- **Bloque de texto**:
El sexenio de la destrucción

    El gran enemigo del neoliberalismo resultó ser un privatizador eficaz; aniquiló la ley y hereda la autocracia.

    Termina el sexenio de la destrucción. Llegamos a las últimas horas de su sexenio con las columnas de la República en ruinas y el destino del gobierno entrante secuestrado por las obsesiones del Presidente saliente.

    Cortó las cuerdas del diálogo. El hombre que hablaba y hablaba no escuchó a nadie más que a sí mismo. Ninguna voz le mereció respeto. Se adueñó de la conversación pública y puso a todo el país a hablar en sus términos: insultar al otro, ignorar las piezas de información que contradicen el prejuicio, evadir lo esencial para masticar su carnada. Comprimió toda discusión pública en una dicotomía infantil: los patriotas contra los traidores; el pueblo contra sus enemigos. Canceló la complejidad. Nos convenció de que el país es un campo de batalla y fue capaz de reclutar a una milicia gigantesca. Al regimiento opuesto lo convirtió en nada y a todos los suyos, incluyendo a su sucesora, dio el trato más humillante. Al déspota no le basta el respaldo ciego. Lo que impuso durante su imperio fue la deshonra de cualquier impulso de autonomía: el abandono de la razón propia y del recato. Si el caudillo lo dice es la sabiduría misma, la decantación más pura de la historia, la broma más simpática que nadie jamás hubiera imaginado. Lo decía uno de sus fanáticos: si tengo en mí alguna reserva frente a algo que ha dicho el caudillo, sé bien que soy yo el que tiene un problema.

    Aniquiló la ley. No solamente violó la ley y se burló de ella cuantas veces quiso. Logró desmontar el mecanismo que permite detener el abuso y corregir la arbitrariedad. Hereda una autocracia institucionalizada. En el segundo tramo de su gobierno convirtió a los jueces en los villanos del presente. Llegó al extremo de instruir a un general para que exhibiera periódicamente, y desde el Palacio Nacional, a todos los jueces que se atrevían a contrariarlo. Eso hizo primero. Instruyó a los militares a que pusieran bajo la mira al Poder Judicial y después procedió a colocarlo frente al paredón. El 11 de septiembre se dio la orden de disparo. Se ha deshecho así, la base de autonomía y de profesionalismo de los jueces. De acuerdo al diseño presidencial, el Poder Judicial se incorporará al partido oficial como uno de sus sectores.

- **Datos registrados**:

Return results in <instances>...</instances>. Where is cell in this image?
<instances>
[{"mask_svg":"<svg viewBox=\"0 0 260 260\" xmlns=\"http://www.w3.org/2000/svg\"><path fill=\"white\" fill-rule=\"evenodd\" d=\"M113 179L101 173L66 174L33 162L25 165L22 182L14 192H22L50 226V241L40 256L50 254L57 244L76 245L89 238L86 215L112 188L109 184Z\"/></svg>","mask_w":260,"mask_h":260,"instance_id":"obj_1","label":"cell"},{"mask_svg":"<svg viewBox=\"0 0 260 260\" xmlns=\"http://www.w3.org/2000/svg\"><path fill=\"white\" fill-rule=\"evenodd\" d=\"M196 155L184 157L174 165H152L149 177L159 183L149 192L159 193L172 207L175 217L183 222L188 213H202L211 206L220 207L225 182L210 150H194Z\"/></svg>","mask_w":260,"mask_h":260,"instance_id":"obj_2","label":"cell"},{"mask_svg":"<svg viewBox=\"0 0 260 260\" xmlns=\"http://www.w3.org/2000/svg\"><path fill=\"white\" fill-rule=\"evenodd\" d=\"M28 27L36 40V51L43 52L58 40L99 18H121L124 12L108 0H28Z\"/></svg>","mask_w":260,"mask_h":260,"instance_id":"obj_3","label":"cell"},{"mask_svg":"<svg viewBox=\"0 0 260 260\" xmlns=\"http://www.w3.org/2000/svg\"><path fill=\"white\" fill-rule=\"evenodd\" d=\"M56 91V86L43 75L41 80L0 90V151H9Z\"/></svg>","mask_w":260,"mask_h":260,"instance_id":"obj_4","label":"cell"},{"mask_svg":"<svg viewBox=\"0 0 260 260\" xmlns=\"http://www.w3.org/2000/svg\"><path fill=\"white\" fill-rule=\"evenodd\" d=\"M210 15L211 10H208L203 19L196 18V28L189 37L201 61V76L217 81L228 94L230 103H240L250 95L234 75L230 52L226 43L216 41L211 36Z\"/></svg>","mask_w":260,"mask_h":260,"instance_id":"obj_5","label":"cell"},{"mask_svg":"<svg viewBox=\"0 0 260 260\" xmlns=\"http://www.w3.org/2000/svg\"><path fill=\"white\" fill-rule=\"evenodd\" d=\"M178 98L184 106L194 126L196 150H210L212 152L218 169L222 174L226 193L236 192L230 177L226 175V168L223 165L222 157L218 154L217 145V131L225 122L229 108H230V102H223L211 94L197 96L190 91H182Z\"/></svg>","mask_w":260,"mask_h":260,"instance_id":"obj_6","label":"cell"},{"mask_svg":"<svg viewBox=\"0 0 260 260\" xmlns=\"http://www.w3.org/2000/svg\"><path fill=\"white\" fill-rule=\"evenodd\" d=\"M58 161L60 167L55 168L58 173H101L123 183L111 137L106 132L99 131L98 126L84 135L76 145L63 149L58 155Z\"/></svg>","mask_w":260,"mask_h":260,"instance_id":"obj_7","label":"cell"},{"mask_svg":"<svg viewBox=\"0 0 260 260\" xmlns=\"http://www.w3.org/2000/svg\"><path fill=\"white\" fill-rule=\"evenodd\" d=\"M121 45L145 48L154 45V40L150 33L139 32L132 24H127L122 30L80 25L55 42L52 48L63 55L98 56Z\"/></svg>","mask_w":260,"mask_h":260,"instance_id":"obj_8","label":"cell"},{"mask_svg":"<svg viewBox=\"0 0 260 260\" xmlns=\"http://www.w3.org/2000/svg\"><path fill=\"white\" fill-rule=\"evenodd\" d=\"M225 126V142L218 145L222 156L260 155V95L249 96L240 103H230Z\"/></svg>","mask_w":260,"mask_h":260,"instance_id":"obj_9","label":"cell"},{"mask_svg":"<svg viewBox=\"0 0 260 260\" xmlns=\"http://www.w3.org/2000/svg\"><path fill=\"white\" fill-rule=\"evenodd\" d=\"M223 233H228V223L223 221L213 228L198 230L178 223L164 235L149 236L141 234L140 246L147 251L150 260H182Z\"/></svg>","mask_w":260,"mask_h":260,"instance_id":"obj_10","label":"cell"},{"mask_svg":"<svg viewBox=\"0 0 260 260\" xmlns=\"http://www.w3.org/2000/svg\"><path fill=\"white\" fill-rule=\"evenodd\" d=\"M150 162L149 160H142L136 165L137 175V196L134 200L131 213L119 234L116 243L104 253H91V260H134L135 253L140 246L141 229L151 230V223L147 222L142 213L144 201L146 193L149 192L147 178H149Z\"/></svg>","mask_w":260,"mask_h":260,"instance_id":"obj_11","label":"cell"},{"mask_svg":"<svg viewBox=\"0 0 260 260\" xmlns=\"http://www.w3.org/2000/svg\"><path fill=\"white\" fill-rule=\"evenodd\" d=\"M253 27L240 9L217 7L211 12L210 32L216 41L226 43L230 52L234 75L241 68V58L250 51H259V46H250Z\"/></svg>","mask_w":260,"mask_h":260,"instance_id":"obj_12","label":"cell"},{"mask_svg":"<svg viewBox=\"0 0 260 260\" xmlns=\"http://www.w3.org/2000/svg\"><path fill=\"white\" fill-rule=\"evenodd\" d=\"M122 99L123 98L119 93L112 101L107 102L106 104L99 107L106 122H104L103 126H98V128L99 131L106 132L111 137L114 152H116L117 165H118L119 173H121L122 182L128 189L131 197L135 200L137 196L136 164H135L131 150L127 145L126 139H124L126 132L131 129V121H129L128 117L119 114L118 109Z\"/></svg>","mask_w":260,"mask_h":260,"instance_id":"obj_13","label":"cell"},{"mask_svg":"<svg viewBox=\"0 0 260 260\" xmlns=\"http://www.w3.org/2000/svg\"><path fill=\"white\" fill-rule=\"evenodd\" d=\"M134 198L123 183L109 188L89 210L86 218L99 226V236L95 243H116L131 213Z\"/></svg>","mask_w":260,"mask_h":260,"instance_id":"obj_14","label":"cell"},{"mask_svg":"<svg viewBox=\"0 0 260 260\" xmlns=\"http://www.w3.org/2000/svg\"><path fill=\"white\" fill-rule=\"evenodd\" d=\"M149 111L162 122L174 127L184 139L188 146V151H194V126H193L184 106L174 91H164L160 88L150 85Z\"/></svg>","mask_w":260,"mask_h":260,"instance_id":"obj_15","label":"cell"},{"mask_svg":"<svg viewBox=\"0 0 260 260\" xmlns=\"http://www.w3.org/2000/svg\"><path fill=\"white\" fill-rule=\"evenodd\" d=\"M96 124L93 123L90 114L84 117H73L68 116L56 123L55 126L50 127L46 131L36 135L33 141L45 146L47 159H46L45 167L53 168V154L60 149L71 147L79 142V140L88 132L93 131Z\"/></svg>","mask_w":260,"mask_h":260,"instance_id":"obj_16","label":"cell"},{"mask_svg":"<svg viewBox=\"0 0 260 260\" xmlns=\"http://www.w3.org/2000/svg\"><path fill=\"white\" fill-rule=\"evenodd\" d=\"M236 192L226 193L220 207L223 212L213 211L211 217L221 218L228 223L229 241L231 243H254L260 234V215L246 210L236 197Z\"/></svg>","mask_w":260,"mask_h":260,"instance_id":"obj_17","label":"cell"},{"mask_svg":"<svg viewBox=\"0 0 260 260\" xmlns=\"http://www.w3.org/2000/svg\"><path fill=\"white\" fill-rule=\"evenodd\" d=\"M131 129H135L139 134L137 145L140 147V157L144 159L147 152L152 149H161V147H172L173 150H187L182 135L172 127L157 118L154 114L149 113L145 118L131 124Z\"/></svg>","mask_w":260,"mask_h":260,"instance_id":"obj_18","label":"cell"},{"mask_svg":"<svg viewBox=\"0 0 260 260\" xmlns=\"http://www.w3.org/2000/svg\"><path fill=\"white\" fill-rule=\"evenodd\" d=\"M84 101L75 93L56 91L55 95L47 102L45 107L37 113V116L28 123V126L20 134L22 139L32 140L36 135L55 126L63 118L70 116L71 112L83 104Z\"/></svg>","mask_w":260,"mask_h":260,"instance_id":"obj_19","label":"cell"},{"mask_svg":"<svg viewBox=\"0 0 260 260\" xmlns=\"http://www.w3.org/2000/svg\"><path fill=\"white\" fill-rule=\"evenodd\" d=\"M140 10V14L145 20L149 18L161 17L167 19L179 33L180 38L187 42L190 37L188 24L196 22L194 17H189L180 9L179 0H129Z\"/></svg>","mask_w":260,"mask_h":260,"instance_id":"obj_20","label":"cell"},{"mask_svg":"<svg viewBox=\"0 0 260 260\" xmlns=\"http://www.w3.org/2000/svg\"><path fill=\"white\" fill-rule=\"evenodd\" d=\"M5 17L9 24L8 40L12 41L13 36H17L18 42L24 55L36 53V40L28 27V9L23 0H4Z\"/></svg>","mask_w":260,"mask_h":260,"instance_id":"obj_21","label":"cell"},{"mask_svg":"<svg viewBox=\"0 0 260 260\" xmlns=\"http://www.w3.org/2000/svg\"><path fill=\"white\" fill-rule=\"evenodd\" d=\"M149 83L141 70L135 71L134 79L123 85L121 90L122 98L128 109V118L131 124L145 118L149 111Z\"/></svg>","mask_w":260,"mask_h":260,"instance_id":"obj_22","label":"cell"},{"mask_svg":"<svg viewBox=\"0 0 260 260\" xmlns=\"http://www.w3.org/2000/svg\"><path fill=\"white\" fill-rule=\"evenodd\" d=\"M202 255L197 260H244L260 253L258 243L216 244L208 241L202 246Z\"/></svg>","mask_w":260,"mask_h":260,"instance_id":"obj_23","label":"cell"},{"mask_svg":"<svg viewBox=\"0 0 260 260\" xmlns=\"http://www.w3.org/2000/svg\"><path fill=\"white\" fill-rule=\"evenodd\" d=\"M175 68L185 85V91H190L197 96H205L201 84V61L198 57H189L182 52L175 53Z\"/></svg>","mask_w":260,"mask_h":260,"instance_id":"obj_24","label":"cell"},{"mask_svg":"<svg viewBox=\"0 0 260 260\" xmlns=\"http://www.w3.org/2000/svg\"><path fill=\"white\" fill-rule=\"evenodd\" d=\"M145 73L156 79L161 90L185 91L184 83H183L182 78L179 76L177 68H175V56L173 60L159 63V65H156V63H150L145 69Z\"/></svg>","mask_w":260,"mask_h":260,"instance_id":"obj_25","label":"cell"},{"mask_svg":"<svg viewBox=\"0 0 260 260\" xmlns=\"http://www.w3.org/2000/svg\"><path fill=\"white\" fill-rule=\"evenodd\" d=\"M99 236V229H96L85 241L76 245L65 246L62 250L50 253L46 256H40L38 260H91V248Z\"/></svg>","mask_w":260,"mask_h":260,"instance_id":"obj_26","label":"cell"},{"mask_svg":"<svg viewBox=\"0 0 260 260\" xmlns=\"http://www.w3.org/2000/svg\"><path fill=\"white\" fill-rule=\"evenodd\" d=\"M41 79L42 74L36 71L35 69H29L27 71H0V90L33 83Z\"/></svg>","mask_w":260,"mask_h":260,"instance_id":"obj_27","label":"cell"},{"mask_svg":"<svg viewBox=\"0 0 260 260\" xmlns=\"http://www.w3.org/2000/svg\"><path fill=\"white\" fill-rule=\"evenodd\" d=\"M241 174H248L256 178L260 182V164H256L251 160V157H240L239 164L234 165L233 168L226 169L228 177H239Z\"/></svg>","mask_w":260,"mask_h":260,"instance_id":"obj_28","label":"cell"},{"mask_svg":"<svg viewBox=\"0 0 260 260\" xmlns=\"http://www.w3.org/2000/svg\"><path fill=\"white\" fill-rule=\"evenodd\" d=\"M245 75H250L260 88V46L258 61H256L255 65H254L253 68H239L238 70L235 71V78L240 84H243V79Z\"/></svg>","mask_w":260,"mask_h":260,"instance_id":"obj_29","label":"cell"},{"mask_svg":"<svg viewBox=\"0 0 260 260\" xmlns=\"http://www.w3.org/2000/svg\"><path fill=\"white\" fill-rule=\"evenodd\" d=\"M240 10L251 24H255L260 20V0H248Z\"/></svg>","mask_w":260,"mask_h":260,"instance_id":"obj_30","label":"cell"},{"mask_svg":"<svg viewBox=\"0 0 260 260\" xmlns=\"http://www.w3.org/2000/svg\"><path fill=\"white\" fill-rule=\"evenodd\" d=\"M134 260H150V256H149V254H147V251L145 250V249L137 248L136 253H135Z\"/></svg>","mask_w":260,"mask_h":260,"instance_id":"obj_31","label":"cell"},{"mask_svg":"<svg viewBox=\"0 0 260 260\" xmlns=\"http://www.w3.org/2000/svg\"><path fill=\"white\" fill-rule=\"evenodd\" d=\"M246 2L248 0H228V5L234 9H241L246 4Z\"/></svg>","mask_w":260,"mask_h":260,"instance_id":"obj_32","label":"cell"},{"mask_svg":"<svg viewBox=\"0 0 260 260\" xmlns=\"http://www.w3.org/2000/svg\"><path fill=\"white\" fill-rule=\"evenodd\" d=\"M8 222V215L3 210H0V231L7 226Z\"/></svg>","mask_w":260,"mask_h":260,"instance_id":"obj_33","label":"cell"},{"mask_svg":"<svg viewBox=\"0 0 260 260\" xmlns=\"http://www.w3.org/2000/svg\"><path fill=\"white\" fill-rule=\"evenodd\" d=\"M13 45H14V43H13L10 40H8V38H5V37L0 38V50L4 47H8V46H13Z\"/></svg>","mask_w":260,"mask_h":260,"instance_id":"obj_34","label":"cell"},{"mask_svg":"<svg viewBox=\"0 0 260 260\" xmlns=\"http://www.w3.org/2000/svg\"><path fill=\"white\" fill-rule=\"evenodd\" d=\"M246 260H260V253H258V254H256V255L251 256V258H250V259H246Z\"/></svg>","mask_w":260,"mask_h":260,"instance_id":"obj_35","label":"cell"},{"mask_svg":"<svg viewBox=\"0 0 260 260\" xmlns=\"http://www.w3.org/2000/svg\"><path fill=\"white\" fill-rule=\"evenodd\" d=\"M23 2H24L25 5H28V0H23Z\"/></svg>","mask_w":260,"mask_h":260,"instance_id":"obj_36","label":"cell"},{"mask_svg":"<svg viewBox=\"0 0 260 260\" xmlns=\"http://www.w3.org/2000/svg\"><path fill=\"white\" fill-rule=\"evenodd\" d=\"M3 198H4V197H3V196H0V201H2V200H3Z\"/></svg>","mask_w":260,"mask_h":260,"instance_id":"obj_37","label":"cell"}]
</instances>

- **Tu objetivo**: Escribe la continuación del texto sobre el sexenio de la destrucción, a partir de su última oración.

- **Respuesta del ejercicio**:
    Abdicó de la responsabilidad esencial del Estado. Apostó por el outsourcing de la seguridad. Su estrategia, si es que puede dársele ese nombre a su política, se basaba en una implícita subcontratación de la banda más poderosa de una región para que impusiera paz a través de su fuerza abrumadora sobre las bandas rivales. Cuando prevalece una sola banda criminal los índices de homicidio descienden, decía el Presidente con frecuencia, como dando una recomendación práctica. Los resultados de esa apuesta son visibles. Amplísimas regiones del país viven bajo el imperio de los criminales. Como lo sufren hoy los habitantes de Culiacán, ese arreglo bárbaro puede ser todo, menos ser estable. El costo de la cesión estatal es gigantesco y revienta, tarde o temprano. El conflicto entre los “pacificadores” podrá posponerse, pero no mucho.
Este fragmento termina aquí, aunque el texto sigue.